Minutes ago, President Barack Obama delivered his highly anticipated speech on the 50th anniversary of the March on Washington.
It was every bit as inspirational as it was a call to action — to celebrate the progress America has made in closing the gaps of racial disparity while also remembering how very far we have left to go.
“To dismiss the magnitude of this progress, to suggest, as some sometimes do, that little has changed — that dishonors the courage and the sacrifice of those who paid the price to march in those years,” Obama said. “But we would dishonor those heroes as well to suggest that the work of this nation is somehow complete. The arc of the moral universe may bend towards justice, but it doesn’t bend on its own.”
With Obama’s message in mind, we decided to turn to a recent study from the Pew Research Center, which sheds a lot of light on how Americans themselves feel about how far we have yet to come in closing the fault lines along racial disparity.
Here are several charts showing exactly where we have succeeded and where we are falling behind.

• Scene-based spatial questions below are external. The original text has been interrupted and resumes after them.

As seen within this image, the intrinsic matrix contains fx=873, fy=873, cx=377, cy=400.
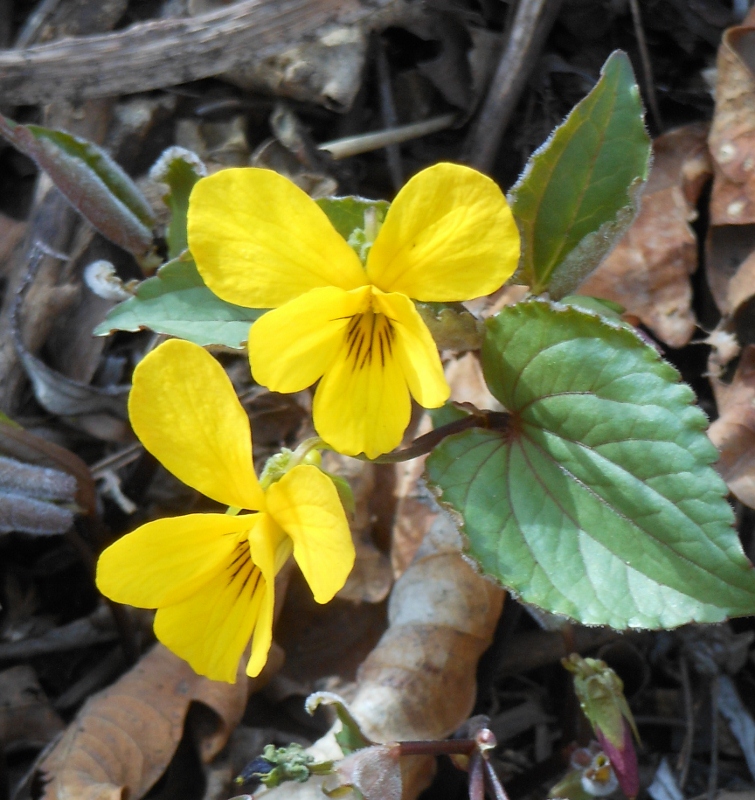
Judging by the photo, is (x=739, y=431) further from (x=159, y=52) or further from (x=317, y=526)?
(x=159, y=52)

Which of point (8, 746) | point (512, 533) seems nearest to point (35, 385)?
point (8, 746)

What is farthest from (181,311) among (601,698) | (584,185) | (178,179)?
(601,698)

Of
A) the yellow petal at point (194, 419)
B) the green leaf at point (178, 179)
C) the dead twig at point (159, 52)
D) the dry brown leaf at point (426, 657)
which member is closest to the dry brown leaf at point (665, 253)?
the dry brown leaf at point (426, 657)

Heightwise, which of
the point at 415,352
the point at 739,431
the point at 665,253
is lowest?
the point at 739,431

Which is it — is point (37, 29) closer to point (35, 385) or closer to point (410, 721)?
point (35, 385)

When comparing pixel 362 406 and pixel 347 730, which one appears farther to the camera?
pixel 347 730

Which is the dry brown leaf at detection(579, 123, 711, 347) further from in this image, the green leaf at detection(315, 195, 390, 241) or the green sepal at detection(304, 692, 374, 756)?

When it comes to household income and wealth, the gaps between blacks and whites have only widened over the last half century.
In some areas, such as the poverty line and homeownership rates, we are barely meeting the 1960s status quo.
Pew Research Center
Poverty peaked for blacks during the 1980s and has significantly decreased over time, however, the poverty rate for blacks is still barely better than it was 50 years ago.
Since 2009, blacks ands whites actually feel much worse about blacks’ socioeconomic progress.
And most would agree that we have a long way to go to truly bridge the gap.
50 years after the March on Washington, more than one in three blacks and one in five Latinos say they’ve experienced discrimination in the past 12 months.
When asked to compare their financial situation to the average white person, the majority (60%) of blacks said they are worse off. Just 39% of whites agreed.
The numbers prove that blacks are right. Compared to whites households, which average a net worth of more than $US91,000, black households are barely worth $US6,500.
And if owning a home is still part of the American dream, blacks have barely made progress since the 1960s.
Still, like Obama cautioned, we can’t talk about setbacks if we don’t also acknowledge our successes. Since the 1960s, high school graduation, voter turnout, and life expectancy rates among blacks and other minorities have soared. In fact, blacks are outnumbering whites at the polls.
College graduation rates still leave much to be desired, but blacks have seen steady progress.
You be the judge. Has America really come far in eradicating racial disparities?